▶ _Document passage_
═══
A Nigerian surgeon based in the US, Dr Oluyinka Olutoye, and his surgeon partner, Dr. Darrell Cass of Texas Children’s Hospital accomplished an extraordinary surgery to save LynLee Hope when she was a 23-week-old fetus.
LynLee underwent the crucial operation to treat a tumor know as ‘sacrococcygeal teratoma’ before she was returned to her mother’s womb. She healed and continued to grow until she was born at 36 weeks.
Margaret Boemer went for a routine ultrasound 16 weeks into her pregnancy with her third child, but discovered that things were far from routine.
“They saw something on the scan, and the doctor came in and told us that there was something seriously wrong with our baby and that she had a sacrococcygeal teratoma,” the Texas mom said in an interview shared by Texas Children’s Hospital.
“And it was very shocking and scary, because we didn’t know what that long word meant or what diagnosis that would bring,” the mother said.
Sacrococcygeal teratoma is a tumor that develops before birth and grows from a baby’s coccyx, the tailbone. It occurs in one out of every 35,000 births, mostly girls.
“Some of these tumors can be very well-tolerated, so the fetus has it and can get born with it and we can take it out after the baby’s born,” said Cass, co-director of Texas Children’s Fetal Center and associate professor of surgery, pediatrics and obstetrics and gynecology at Baylor College Medicine.
Cass explained that the tumor is trying to grow by sucking blood flow from the baby, yet the baby is also trying to grow too, “so it becomes a competition. And in some instances, the tumor wins and the heart just can’t keep up and the heart goes into failure and the baby dies,” he said.
═══
(Dataset records)
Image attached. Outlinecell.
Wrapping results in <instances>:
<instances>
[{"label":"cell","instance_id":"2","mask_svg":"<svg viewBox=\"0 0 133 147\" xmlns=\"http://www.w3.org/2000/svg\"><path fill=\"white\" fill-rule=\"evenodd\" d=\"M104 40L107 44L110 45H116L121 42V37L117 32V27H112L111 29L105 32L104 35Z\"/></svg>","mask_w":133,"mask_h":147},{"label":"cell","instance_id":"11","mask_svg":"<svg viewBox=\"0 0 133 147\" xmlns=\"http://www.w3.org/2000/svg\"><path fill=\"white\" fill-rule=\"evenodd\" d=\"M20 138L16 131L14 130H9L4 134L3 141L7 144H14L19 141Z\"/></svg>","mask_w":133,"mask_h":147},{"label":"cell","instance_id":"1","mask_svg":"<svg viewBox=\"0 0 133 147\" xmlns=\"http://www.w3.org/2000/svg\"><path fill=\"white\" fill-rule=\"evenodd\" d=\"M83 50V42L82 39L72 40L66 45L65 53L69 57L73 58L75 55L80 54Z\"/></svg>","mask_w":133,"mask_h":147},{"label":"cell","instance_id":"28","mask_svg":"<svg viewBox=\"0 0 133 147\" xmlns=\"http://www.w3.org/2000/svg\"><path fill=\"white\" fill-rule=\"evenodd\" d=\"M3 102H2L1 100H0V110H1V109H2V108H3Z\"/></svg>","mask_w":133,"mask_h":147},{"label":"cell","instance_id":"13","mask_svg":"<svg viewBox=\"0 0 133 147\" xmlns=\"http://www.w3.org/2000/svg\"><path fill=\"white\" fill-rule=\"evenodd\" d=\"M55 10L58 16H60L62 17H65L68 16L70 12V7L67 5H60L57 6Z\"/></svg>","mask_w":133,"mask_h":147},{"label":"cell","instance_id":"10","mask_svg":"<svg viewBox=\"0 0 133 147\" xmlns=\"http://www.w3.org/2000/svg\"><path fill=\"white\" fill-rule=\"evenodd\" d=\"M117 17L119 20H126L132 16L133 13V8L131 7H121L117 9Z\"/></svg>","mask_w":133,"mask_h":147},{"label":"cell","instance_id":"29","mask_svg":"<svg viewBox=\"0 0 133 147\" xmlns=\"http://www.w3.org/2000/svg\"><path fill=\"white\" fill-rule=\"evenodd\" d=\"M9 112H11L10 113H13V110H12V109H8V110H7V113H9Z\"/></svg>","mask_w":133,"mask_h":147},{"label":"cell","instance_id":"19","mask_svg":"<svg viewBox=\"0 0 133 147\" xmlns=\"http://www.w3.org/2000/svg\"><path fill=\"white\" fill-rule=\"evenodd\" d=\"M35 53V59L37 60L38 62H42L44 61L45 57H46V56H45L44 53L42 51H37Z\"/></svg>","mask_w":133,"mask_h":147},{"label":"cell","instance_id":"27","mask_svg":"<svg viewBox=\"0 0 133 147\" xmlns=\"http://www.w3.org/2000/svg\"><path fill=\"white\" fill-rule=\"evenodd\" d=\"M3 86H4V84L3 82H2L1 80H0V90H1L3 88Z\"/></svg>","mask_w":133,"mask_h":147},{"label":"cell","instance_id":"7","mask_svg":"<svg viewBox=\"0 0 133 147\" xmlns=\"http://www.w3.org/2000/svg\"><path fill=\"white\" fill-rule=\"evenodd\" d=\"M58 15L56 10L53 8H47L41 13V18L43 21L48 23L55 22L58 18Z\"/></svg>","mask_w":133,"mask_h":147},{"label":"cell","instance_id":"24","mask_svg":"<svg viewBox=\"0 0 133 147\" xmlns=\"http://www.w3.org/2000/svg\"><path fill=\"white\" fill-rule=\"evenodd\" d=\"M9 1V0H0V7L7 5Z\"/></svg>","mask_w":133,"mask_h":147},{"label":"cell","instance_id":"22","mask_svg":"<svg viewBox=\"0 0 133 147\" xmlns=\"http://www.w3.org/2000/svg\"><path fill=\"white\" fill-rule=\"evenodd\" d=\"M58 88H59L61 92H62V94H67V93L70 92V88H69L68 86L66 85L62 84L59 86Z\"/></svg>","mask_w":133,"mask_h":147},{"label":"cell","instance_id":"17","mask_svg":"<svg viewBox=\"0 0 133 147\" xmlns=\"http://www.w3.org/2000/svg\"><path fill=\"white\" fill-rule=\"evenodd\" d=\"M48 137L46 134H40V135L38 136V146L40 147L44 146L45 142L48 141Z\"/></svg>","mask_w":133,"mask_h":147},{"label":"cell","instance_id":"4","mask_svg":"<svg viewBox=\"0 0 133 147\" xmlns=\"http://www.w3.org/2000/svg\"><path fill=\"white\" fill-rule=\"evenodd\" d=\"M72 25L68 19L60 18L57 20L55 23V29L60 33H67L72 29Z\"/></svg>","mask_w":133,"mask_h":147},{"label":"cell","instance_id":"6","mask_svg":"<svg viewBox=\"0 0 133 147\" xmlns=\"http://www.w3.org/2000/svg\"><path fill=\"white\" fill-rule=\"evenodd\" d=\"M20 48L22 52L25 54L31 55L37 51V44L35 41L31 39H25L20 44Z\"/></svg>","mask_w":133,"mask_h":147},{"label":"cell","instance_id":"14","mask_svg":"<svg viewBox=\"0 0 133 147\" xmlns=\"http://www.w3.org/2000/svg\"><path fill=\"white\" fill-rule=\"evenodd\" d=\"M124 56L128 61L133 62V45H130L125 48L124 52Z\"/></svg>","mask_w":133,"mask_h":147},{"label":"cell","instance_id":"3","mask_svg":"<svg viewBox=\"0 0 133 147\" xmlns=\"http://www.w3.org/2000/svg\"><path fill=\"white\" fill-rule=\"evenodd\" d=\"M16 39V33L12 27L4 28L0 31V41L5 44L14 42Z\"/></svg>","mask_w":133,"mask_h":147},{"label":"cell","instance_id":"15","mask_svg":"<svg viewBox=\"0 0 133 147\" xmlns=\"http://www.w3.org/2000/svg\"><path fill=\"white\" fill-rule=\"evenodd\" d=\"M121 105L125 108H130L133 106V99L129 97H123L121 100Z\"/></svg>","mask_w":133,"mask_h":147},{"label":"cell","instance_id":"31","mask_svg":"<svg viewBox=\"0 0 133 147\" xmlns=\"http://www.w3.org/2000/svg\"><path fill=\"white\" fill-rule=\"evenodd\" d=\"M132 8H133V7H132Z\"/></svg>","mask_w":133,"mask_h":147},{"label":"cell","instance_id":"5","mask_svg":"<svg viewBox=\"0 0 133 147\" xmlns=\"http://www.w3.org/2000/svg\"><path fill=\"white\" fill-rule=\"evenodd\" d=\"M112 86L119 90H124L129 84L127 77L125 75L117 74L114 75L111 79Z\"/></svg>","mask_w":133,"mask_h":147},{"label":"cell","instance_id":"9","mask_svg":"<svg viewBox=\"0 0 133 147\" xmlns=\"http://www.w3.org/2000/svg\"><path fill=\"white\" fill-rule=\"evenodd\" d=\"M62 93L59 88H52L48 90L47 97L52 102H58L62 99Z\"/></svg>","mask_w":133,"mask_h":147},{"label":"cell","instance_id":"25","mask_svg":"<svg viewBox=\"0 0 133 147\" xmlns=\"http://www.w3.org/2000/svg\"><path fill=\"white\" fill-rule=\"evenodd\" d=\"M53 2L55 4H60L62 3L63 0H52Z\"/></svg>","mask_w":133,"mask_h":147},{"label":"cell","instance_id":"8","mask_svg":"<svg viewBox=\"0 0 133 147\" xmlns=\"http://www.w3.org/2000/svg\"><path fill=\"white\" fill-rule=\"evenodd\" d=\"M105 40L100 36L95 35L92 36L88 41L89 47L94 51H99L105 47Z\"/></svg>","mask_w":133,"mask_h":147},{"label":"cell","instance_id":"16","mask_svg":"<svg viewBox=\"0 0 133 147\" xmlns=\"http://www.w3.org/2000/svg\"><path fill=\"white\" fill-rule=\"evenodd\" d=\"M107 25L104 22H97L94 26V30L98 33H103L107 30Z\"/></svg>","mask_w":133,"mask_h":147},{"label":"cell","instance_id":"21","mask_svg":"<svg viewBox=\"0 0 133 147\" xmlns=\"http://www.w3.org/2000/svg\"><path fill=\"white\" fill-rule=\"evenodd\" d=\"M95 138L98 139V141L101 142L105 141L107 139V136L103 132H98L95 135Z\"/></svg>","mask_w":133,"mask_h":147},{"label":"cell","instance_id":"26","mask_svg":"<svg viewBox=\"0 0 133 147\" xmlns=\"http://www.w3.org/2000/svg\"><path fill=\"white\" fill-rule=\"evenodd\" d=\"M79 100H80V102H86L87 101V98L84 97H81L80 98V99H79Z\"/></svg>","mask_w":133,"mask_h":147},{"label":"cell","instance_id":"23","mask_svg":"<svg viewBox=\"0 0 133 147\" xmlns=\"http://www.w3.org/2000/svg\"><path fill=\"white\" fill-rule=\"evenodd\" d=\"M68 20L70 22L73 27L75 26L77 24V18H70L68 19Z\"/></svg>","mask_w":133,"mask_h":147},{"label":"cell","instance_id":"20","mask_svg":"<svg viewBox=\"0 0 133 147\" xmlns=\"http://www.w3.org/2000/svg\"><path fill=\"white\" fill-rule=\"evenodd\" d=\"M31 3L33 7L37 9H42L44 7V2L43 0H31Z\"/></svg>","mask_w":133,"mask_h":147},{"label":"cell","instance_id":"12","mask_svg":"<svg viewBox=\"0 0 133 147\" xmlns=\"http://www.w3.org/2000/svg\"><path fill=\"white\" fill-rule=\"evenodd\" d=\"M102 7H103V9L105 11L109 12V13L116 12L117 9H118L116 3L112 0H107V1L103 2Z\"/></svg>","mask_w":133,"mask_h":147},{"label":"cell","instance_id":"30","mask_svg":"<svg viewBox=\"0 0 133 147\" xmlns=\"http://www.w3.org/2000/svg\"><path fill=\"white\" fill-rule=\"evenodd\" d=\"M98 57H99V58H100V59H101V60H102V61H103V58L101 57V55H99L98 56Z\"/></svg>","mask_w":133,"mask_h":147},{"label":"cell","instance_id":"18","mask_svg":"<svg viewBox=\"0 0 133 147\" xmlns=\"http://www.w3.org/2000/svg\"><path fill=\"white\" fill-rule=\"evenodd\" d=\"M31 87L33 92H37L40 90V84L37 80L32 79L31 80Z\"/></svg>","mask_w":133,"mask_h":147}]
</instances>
═══
▶ _Assignment 1_
For each statement, say whether it agrees with the fetal surgery article, answering yes or no and quoting the words that decide it: (a) LynLee was born at 36 weeks. (b) Sacrococcygeal teratoma grows from a baby's tailbone. (c) Margaret Boemer learned something was wrong at an ultrasound 20 weeks into her pregnancy.
▶ _Assignment 2_
Proceed with the fetal surgery article, picking up after its final sentence.
Nothing in the records is needed here.

▶ _Your response 1_
(a) Yes: "she was born at 36 weeks"
(b) Yes: "grows from a baby’s coccyx, the tailbone"
(c) No: "16 weeks into her pregnancy"

▶ _Your response 2_
“LynLee didn’t have much of a chance,” Boemer said. “At 23 weeks, the tumor was shutting her heart down and causing her to go into cardiac failure, so it was a choice of allowing the tumor to take over her body or giving her a chance at life. It was an easy decision for us: We wanted to give her life.
Cass and his partner surgeon, Dr. Oluyinka Olutoye, then performed the emergency fetal surgery. By this time, the tumor was nearly larger than the fetus. They operated for about five hours before placing LynLee back inside the womb and sewed her mother’s uterus shut.
“It’s kind of a miracle you’re able to open the uterus like that and seal it all back and the whole thing works,” said Cass.
The mother was on bed rest for the remainder of her pregnancy, and despite her pain, she marshaled her strength and made it another 12 weeks to nearly 36 weeks — full term — when Lynlee Hope was born for the second time via C-section on June 6. She weighed 5 pounds and 5 ounces.
After she was born, LynLee faced one more ordeal: removing the bits of tumor that surgeons could not reach, which had begun to grow again.
“At eight days old, she had more surgery, and they were able to remove the rest of the tumor,” explained a proud Boemer.
Baby Boemer recovered in the NICU and weeks later, arrived in her family home.
She is bouncing with life already.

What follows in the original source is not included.